In der Fachrichtung ländliche Hauswirtschaft sind daher unter anderem Kenntnisse der Grundlagen der pflanzlichen und tierischen Produktion sowie ein Einblick in die Arbeit des Landwirtes erforderlich. Darunter fällt aber nicht nur das Versorgen der Tiere, das Melken, Putzen, Striegeln und Ausmisten des Stalles, sondern, um überhaupt qualifizierte und nichtqualifizierte Arbeitnehmer unterscheiden zu können, sind auch die Kenntnisse der Grundlagen der Fütterung, der Aufzucht und der sonstigen Grundlagen der Nutzviehhaltung (Kleintierhaltung) aber auch der Düngung und des Pflanzenschutzes, der Fruchtbarkeit des Bodens sowie im Bereich der Haushaltsführung die Vorratshaltung sowie kleine Reparatur- und Instandhaltungsarbeiten im Haushalt, die Herstellung und Ausbesserung von Wäsche- und Kleidungsstücken etc von grundlegender Bedeutung. Ziel der Ausbildung ist die selbständige Berufstätigkeit in der Land- und Forstwirtschaft. Hiezu stellte das Erstgericht lediglich fest, daß die Klägerin bei der Versorgung von Vieh wie auch der Bestellung von Feldern mitgeholfen hat. Ihre Kenntnisse und Fähigkeiten in der Haushaltsführung erschöpfen sich nach den Feststellungen insbesondere in Putzen, Bügeln und Kochen.

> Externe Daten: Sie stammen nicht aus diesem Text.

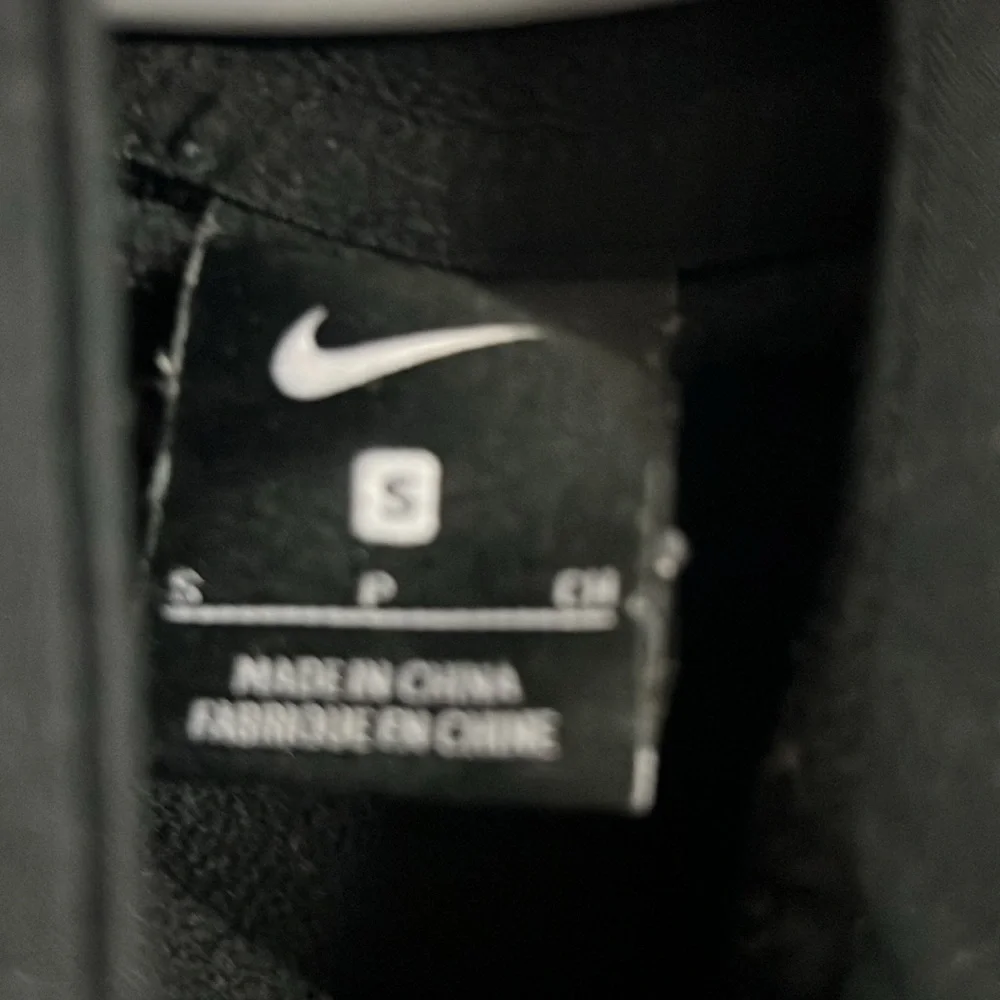 Womens Nike Sportswear Hoodie Black Swoosh-Small‎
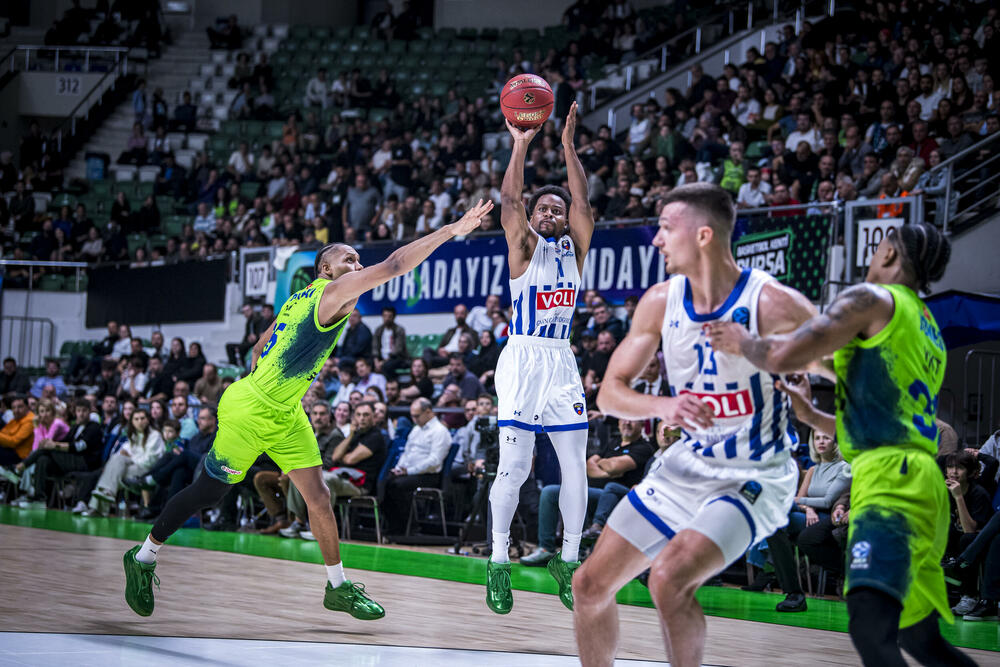 <p>Podgoričani poraženi u Bursi 90:85, nakon što su u završnici propustili priliku da uhvate priključak i zakomplikuju borbu za pobjedu. Ferel i Jovanović predvodili strijelce šampiona Crne Gore.</p>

Diese tatsächlich erworbenen Kenntnisse und Fähigkeiten sind nicht jenen im Lehrberuf ländliche Hauswirtschaft gleichzuhalten, sondern umfassen nur Kenntnisse auf Teilgebieten des Lehrberufes, die jeder Unqualifizierte in der ländlichen Hauswirtschaft Tätige beherrscht, während gelernte Gehilfen umfangreichere Tätigkeitsbereiche in der Praxis zu beherrschen haben.

Daß die Klägerin mit ihrem Wissen im Bereich der ländlichen Hauswirtschaft eine solche so zu führen vermag, daß schwerwiegende Mängel vermieden werden ist eine Schlußfolgerung, die der Sachverständige auf Grund seiner theoretischen Abprüfung des Wissens der Klägerin zieht, ändert aber an den dargelegten Überlegungen nichts.

Für die Qualifikation nach § 255 Abs 2 ASVG ist nicht das jetzige theoretische Wissen, sondern sind die durch Praxis erworbenen und dort erforderlichen Kenntnisse und Fähigkeiten entscheidend. Die in der Praxis erworbenen und festgestellten Kenntnisse und Fähigkeiten der Klägerin sind aber nicht denjenigen im Lehrberuf ländliche Hauswirtschaftsgehilfin gleichzuhalten.

Die Kostenentscheidung beruht auf § 77 Abs. 2 Z 1 lit b ASGG.